Studenci z Embry-Riddle Aeronautical University opracowali bezzałogowy samochód, dozorujący perymetr portu lotniczego Daytona Beach na Florydzie.
Próby zastosowania bezzałogowca przeprowadzono w ubiegłym miesiącu. Pojazd powstał na bazie hybrydowego Forda Escape, w którym zamontowano autonomiczny układ kierowania opracowany przez GrayMatter, odbiornik GPS i 64 lasery.

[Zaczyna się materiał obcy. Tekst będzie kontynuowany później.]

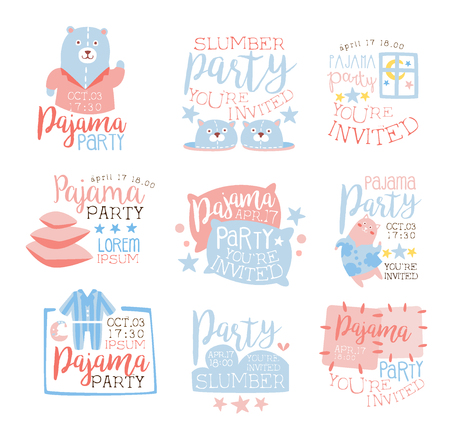 pajama: Pink And Blue Girly Pajama Party Invitation Templates Set Inviting Kids For The Slumber Pyjama Overnight Sleepover Cards. Collection Of Stencils For The Welcome Postcards With Night And Bed Symbols In Pastel Colors.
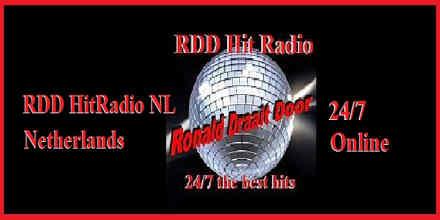 RDD Hit Radio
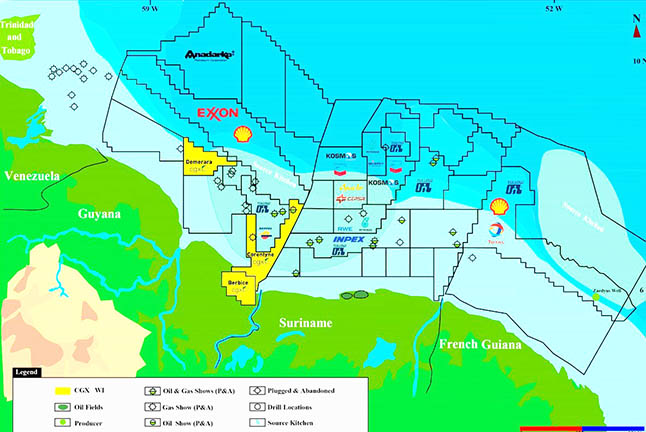 Latest Guyana oil find, Argentine initiative underline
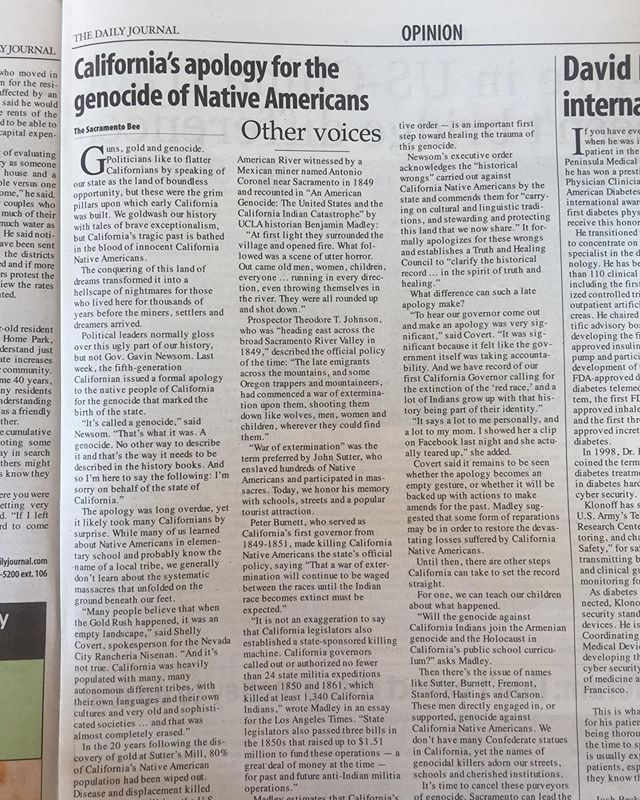 "This is the first time I've ever seen American colonial history refer to what it did to indigenous Americans as a genocide. Well done Sacramento Bee for calling it what it was, ""We goldwash or history with tales of brave exceptionalism, but California's tragic past is bathed in the blood of innocent native Americans."" #americanhistory #californiahistory #sacramentobee"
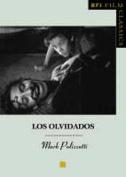 """""""Los Olvidados"""""""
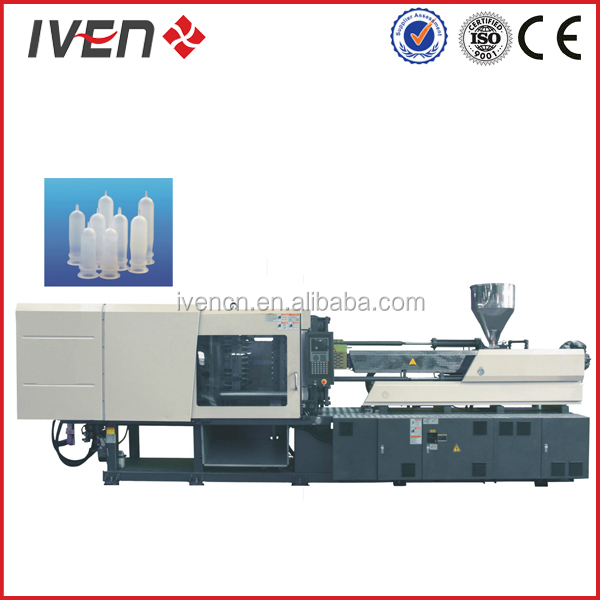 Injection molding machine machinery 200ton for soft plastic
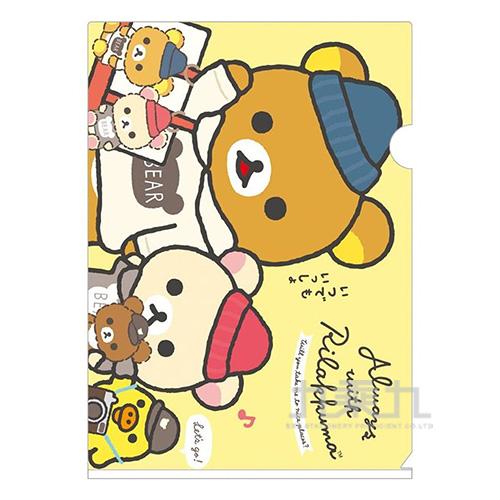 A4資料夾/BABY熊F/S:FY26601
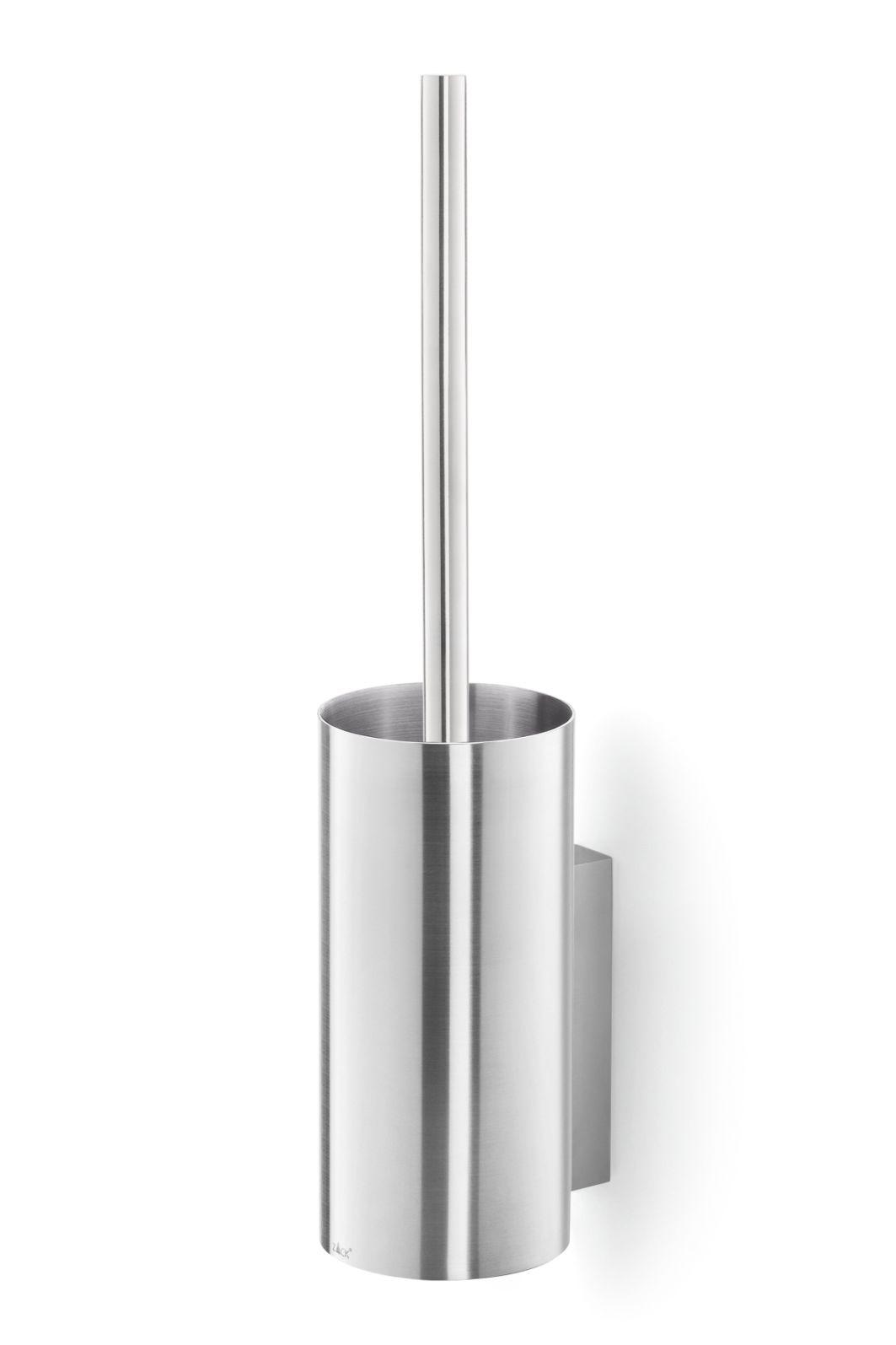 Nástěnná WC štětka LINEA, matná 44 cm - ZACK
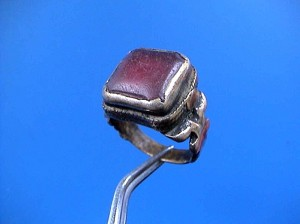 Large Antique Ring with Carnelian Gem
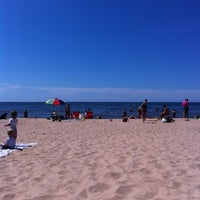 Photo taken at Grand Haven State Park by Fred S. on 8/27/2011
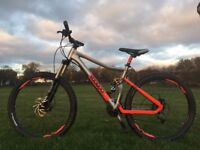 VooDoo Canzo Full Suspension Mountain Bike - In perfect condition - Only Been Used Twice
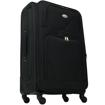 Obrázek z Cestovní kufr na 4 kolečkách - L889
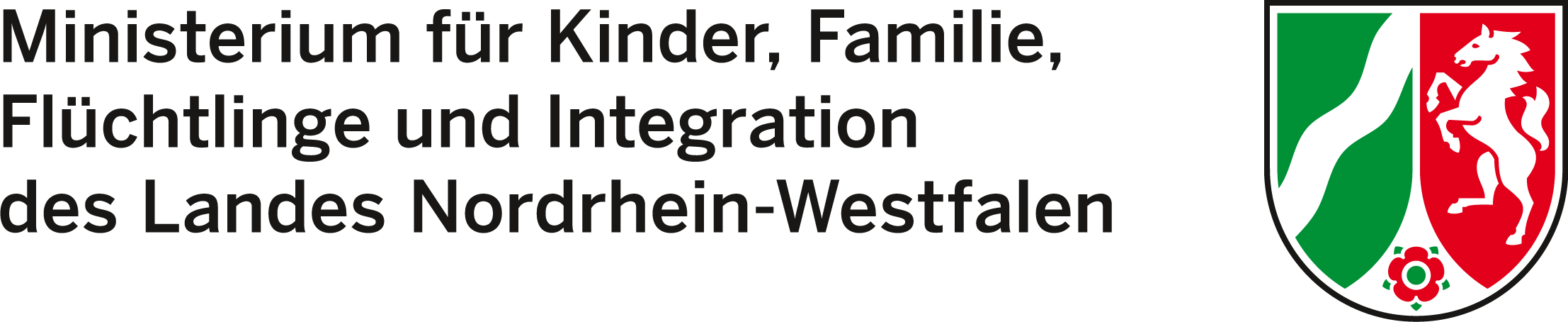 Logo des Ministeriums für Kinder, Familie, Flüchtlinge und Integration des Landes NRW (MKFFI)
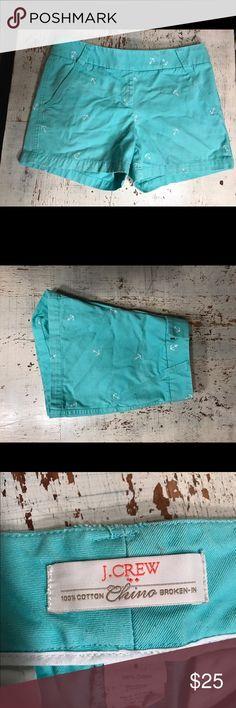 Selling this Mint Anchor Shorts on Poshmark! My username is: mscooper94. #shopmycloset #poshmark #fashion #shopping #style #forsale #J. Crew #Pants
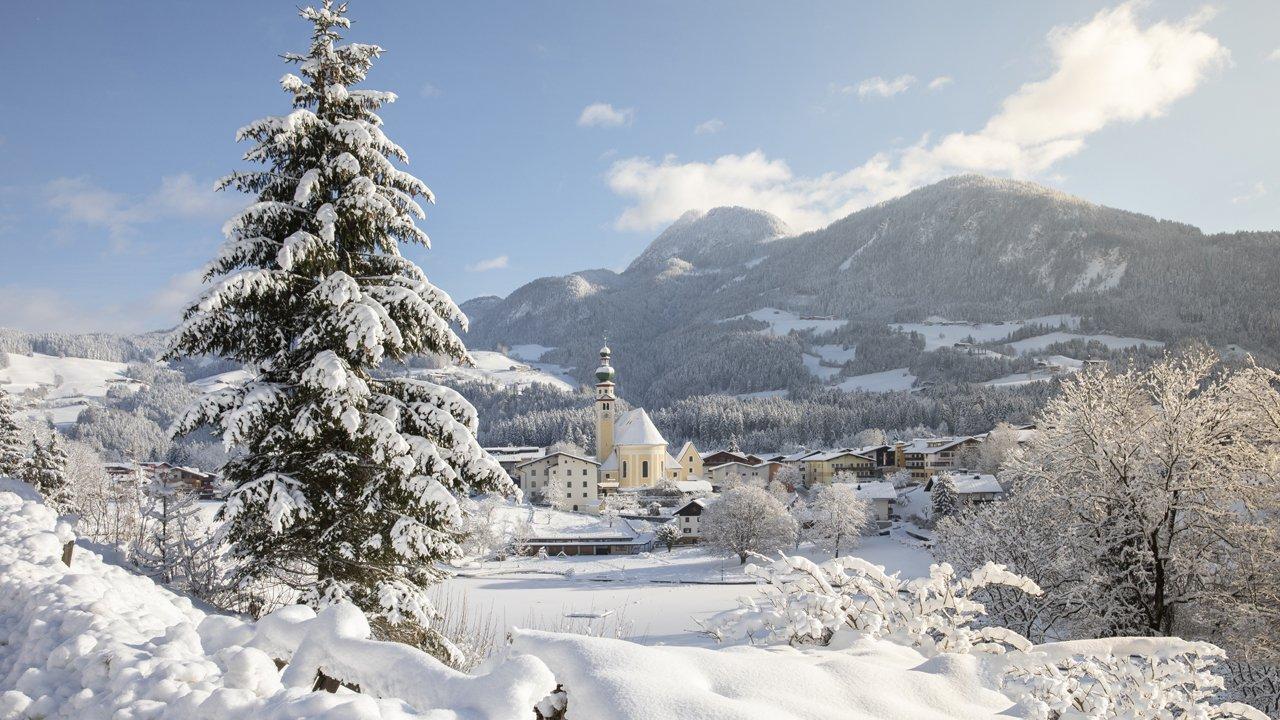 Reith im Alpbachtal im Winter, © Alpbachtal Tourismus / Matthias Sedlak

W trakcie badań bezzałogowca realizowano jego autonomiczne przejazdy po wcześniej zaprogramowanej trasie, biegnącej wzdłuż ogrodzenia międzynarodowego portu lotniczego Daytona Beach na Florydzie. Zamontowane w samochodzie urządzenia tworzyły i porównywały obrazy i dane zarejestrowane przez skaner z aktualną sytuacją, wykrywając przypadki wtargnięcia intruzów, obecności zwierząt lub uszkodzeń ogrodzenia i innych elementów infrastruktury portu. W razie wątpliwości na miejsce zdarzenia wysłano patrol straży ochrony lotniska.
Jak twierdzą twórcy projektu, przeprowadzone próby wykazały, że możliwe jest użycie całkowicie autonomicznego pojazdu bezzałogowego do ochrony portu lotniczego. Jeden z nich, dr Charles Reinholtz stwierdził: Na całym świecie są tysiące portów lotniczych i innych miejsc, gdzie bezzałogowe pojazdy mogą być doskonałym środkiem ich zabezpieczenia i ochrony, znacznie skuteczniejszym niż ludzie.